**Untersuchter Text**
Vor der EM hat ein Bericht des ZDF Aufregung verursacht, weil er den Kontrollfetischismus der Uefa illustrierte, dem die Ausrichterstädte scheinbar machtlos ausgeliefert sind. Angeblich, hieß es darin, sei sogar festgelegt, dass die VIP-Sitze im Stadion zehn Zentimeter breiter sein müssen als jene für normales Publikum, 60 anstatt 50 Zentimeter. Dazu überall nur Uefa-Sponsoren rund um die Stadien, so weit das Auge reicht. Wie soll man da den Gästen aus Europa die deutsche Fußballkultur nahebringen?

**Was erwartet wird**
Wie breit müssen die VIP-Sitze im Stadion laut dem im untersuchten Text erwähnten ZDF-Bericht sein?

**Gezeigte Zeilen**
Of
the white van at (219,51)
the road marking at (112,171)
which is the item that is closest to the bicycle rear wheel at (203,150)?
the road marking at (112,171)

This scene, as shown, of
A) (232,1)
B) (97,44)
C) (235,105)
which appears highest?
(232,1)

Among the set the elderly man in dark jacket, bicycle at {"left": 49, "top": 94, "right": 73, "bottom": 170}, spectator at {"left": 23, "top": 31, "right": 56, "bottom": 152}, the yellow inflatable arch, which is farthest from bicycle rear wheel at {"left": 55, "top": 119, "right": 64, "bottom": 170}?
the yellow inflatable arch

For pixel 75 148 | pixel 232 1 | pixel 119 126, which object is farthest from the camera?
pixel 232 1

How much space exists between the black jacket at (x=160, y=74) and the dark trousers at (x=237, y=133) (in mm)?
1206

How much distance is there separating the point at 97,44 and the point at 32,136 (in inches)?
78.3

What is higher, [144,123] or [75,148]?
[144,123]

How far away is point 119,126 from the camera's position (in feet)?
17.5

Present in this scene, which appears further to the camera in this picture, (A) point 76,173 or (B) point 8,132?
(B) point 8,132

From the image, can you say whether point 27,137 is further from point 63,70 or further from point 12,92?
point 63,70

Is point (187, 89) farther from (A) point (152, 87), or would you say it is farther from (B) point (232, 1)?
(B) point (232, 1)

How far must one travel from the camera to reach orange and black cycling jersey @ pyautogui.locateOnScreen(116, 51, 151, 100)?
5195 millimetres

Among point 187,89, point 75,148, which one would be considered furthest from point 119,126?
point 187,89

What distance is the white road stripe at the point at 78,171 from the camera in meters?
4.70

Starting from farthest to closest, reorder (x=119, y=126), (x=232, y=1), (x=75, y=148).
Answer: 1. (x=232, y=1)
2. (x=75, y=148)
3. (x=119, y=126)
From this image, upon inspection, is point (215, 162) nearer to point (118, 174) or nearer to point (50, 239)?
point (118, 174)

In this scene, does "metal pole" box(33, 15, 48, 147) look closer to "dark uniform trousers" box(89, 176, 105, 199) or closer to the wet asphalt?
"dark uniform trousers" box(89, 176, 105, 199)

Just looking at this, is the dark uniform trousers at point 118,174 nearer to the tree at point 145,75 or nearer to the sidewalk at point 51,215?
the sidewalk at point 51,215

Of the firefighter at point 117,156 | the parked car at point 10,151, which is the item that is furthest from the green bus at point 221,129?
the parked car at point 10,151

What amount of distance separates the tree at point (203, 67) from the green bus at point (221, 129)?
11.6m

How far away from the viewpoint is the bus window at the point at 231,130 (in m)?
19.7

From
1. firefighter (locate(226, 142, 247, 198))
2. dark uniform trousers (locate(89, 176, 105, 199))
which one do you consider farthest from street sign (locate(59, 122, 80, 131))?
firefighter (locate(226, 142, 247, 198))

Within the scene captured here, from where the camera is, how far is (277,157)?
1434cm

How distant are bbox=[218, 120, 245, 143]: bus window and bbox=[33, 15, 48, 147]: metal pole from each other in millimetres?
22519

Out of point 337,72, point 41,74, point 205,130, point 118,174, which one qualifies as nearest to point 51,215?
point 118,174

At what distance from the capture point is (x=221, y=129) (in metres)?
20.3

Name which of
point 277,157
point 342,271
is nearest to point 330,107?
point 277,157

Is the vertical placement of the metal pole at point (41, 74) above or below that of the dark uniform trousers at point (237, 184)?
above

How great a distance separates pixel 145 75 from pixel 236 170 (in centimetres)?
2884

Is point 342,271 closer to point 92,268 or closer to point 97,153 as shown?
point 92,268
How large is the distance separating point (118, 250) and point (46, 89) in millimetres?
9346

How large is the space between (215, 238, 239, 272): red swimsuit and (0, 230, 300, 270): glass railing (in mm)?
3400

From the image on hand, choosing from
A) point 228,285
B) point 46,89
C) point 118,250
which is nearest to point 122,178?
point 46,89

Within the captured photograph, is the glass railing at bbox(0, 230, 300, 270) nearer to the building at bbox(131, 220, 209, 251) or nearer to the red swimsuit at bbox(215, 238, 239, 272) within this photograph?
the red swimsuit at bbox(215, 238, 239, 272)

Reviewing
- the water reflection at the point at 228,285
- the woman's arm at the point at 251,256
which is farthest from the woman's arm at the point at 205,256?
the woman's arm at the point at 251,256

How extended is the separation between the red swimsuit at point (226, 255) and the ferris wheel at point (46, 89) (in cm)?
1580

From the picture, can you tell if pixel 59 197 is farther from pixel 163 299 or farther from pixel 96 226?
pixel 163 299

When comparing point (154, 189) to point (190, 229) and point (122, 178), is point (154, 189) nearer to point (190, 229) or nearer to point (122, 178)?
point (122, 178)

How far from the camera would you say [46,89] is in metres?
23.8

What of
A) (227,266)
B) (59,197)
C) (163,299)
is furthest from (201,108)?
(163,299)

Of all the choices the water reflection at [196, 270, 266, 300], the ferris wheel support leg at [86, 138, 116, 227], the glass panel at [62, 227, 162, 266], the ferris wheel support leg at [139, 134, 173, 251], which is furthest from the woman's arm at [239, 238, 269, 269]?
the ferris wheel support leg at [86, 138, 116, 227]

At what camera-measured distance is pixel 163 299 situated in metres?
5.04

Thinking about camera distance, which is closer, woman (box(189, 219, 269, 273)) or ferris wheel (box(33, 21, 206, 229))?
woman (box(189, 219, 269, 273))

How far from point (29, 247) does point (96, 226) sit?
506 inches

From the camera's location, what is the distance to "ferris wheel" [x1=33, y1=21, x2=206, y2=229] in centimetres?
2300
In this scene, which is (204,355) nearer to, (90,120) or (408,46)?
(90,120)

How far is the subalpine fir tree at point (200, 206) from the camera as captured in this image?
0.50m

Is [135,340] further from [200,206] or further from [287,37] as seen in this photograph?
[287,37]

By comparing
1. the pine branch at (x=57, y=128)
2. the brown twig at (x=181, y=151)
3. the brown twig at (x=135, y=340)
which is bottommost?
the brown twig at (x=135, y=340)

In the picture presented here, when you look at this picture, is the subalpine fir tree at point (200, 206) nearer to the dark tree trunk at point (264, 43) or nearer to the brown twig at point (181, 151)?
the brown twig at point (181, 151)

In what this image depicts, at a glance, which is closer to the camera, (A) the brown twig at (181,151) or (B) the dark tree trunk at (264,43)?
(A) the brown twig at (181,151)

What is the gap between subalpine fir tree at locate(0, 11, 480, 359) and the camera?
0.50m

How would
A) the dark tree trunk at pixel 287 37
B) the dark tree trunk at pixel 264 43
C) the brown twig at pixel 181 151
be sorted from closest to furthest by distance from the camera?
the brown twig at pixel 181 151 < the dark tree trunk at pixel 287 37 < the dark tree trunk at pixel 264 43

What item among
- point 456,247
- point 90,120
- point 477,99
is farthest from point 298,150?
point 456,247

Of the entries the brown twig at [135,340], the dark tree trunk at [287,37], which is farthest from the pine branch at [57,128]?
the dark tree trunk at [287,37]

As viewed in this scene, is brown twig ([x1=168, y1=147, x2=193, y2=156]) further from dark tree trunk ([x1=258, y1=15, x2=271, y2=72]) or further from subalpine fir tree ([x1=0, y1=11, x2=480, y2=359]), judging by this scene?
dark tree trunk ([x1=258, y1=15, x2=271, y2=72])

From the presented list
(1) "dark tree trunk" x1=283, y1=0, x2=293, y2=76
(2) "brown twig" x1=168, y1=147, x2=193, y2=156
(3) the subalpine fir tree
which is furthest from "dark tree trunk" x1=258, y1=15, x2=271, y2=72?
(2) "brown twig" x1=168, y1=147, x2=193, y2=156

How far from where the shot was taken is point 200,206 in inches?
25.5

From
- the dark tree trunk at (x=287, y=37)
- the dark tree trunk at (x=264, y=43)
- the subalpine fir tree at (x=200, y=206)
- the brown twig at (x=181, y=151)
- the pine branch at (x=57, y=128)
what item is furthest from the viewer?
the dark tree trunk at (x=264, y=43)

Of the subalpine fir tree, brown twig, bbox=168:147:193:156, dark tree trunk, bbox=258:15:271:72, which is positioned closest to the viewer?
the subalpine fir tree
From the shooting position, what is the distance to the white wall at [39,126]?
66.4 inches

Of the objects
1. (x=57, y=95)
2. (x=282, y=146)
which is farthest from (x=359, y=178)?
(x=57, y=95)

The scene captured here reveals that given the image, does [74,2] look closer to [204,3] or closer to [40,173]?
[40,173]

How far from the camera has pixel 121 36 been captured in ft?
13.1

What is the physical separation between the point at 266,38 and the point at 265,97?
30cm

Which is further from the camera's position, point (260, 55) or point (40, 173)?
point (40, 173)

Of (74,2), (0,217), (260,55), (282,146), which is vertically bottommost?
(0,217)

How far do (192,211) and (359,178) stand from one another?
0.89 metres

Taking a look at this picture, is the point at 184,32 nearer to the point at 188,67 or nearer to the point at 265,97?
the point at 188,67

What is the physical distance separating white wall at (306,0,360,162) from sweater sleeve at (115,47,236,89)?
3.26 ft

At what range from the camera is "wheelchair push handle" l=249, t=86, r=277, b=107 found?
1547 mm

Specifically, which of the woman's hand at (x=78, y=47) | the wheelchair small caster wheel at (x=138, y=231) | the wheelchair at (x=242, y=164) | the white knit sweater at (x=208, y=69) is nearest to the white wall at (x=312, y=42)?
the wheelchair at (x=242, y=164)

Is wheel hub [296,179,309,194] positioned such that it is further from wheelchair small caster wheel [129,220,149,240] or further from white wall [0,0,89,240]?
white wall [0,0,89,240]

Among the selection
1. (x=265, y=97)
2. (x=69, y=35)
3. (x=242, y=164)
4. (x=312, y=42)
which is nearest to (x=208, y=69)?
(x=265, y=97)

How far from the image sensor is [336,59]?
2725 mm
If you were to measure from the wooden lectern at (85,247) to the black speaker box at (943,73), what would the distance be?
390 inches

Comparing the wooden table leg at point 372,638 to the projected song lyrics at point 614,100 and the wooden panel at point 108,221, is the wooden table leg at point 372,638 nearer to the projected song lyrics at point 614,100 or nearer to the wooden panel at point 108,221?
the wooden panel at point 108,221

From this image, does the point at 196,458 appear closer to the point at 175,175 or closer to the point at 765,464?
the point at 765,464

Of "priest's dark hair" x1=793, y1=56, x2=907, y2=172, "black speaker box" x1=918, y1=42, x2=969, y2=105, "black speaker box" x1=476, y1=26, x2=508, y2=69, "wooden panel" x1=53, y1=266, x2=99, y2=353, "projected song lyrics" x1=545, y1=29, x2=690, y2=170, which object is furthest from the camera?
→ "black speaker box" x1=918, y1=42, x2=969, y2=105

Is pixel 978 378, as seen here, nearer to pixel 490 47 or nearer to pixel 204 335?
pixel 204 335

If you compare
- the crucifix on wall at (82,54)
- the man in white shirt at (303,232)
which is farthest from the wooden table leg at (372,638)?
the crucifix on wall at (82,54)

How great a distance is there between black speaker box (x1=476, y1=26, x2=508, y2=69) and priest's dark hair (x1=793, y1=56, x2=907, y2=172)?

**Antwort zur Aufgabe**
60 Zentimeter statt 50 Zentimeter wie für normales Publikum.